Alan Hovhaness: Composer of Two Worlds?

Alan Hovhaness is among the lesser known of America's "East West" pioneering composers who emerged in the post-war years, but should perhaps be better known.  Of the same generation as Harrison and Cage he too was a fearless explorer of world music traditions and incorporated them into music over a period of half a century.  Much of his mature work is as much a product of Eastern traditions as Western. Rather aptly, he was of Scottish and Armenian descent, and his first mature works of the 1940s exhibited a strong Armenian flavor, apparently with Indian inluences too.  Later he got to visit India (1959), Japan and South Korea (early 1960s), and channeled these diverse influences into a unique syntax of East and West whilst remaining highly popular with audiences.  His music employs Near Eastern, Indian and Japanese scales, as well as his own modal amalgams where these overlapped.
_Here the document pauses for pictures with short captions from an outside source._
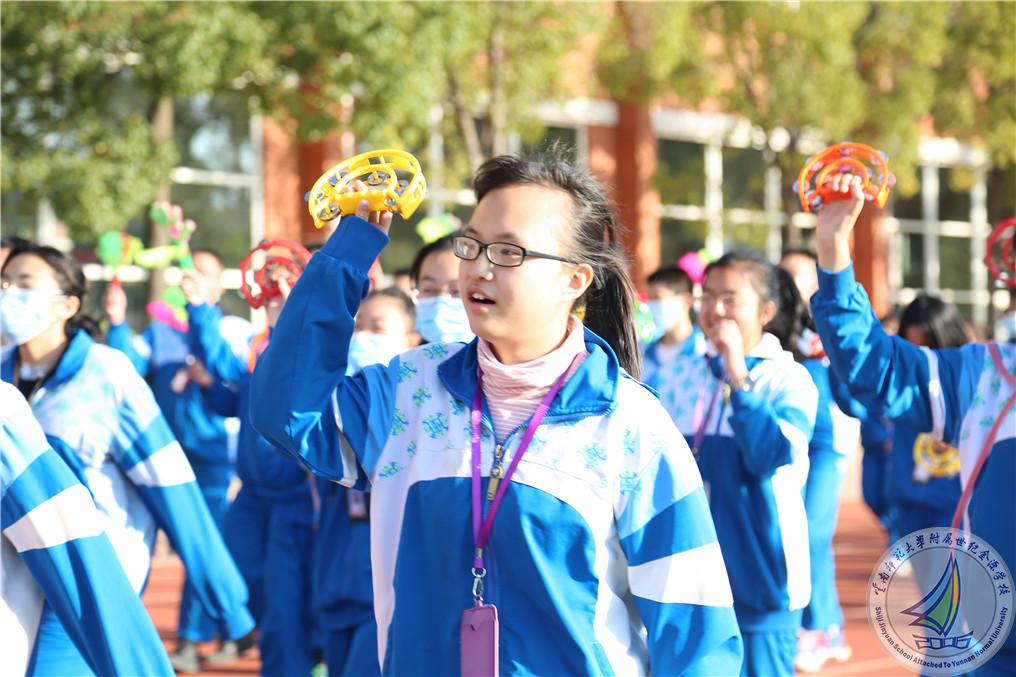 4K6A0259.jpg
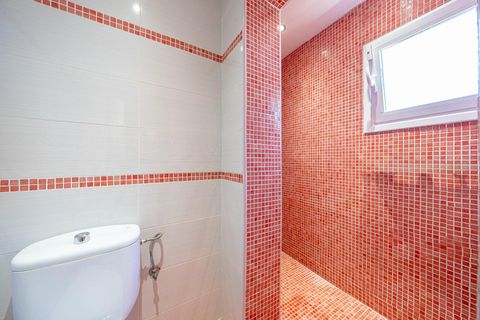 Villa i Manacor, Mallorca, Manacor - € 560.000 | Ref: 15TMNG018/3010 - foto 33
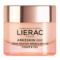 Крем для обличчя та шиї Lierac Аркескін, 50 мл - Pampik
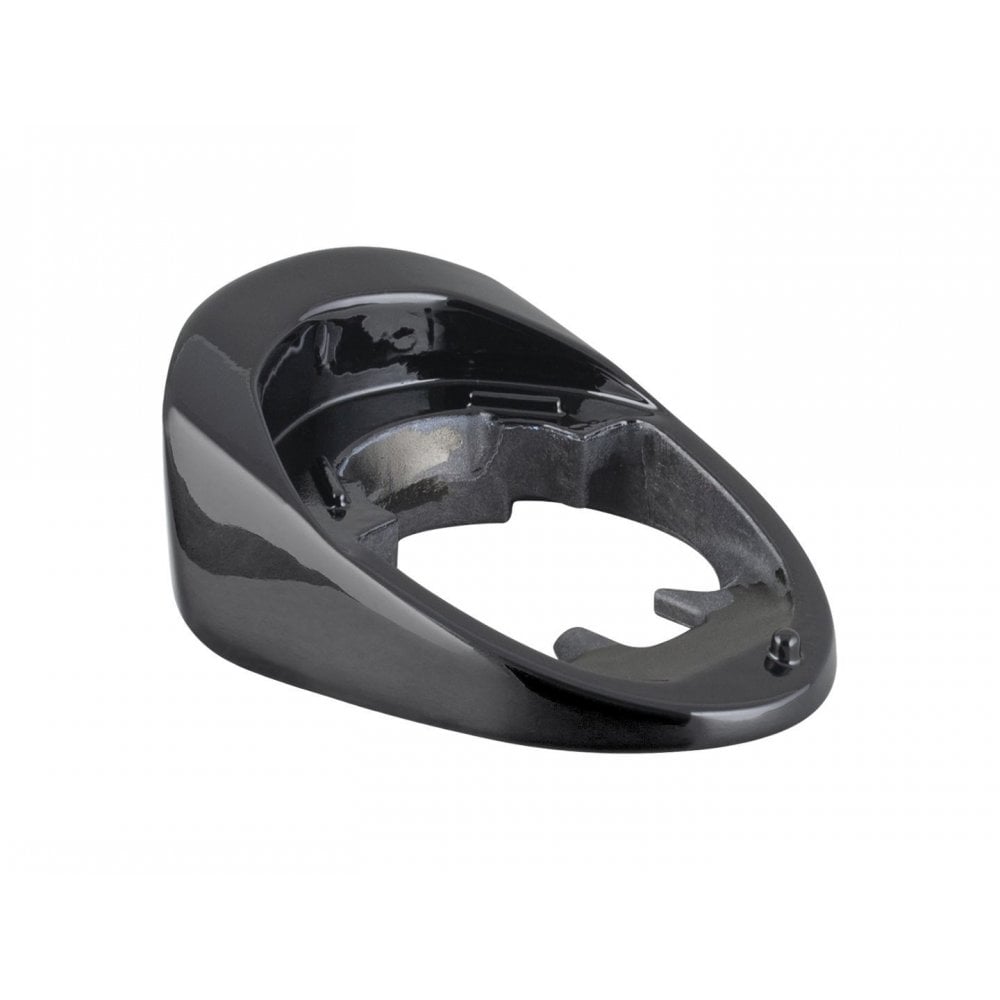 Trek Domane Sl 5 Isospeed Covers Spares & Accessories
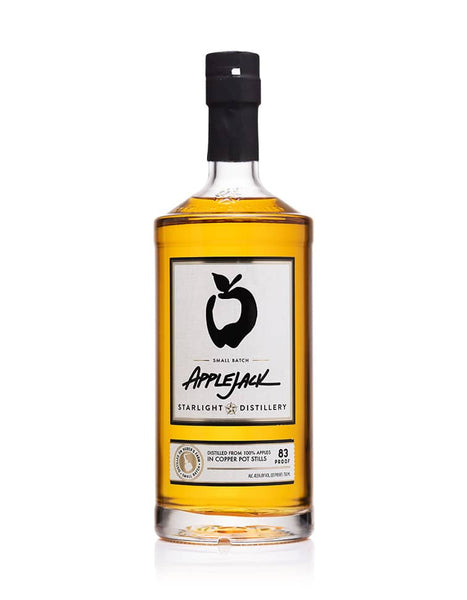 Small-Batch-AppleJack_grande.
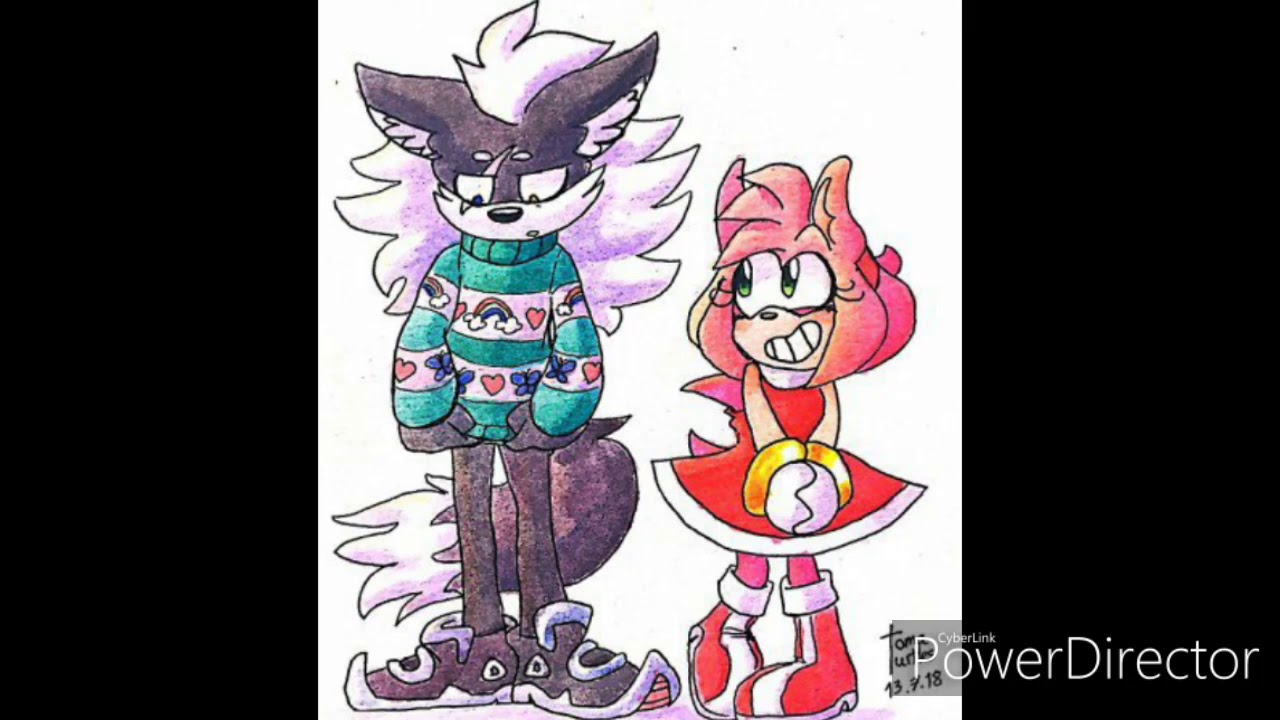 Un año (Infinamy)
Although, like Harrison, he experimented with 12-tone rows, he was fundamentally a melodist and never embraced the full-blown avant garde tendencies of, say, John Cage.  Like Henry Cowell, Hovhaness often employed traditional Western counterpoint (such as fugal and hymn-like writing) alongside his more exotic writing, but unlike Cowell he could merge these techniques into the same piece - and somehow it nearly always works!  In this respect he certainly achieved a true fusion of east and west without sounding trite.  A good example of such fusion might be his Fantasy on Japanese Woodprints, an entertaining and popular marimba concerto. The Hovhaness biography page also points out that he was an unusually prolific composer, reaching several hundred opuses, as did Henry Cowell, and this excludes early bonfires of music he was not satisfied with.
Another aspect of Hovhaness's individuality was his apparent invention of a technique called senza misura (literally 'without measures') whereby different instruments would repeat their own short lines without synchronous playing to the rest of the group, receiving only start and stop signals from the conductor.  This technique was (probably independently) taken up by others in 1960s Europe.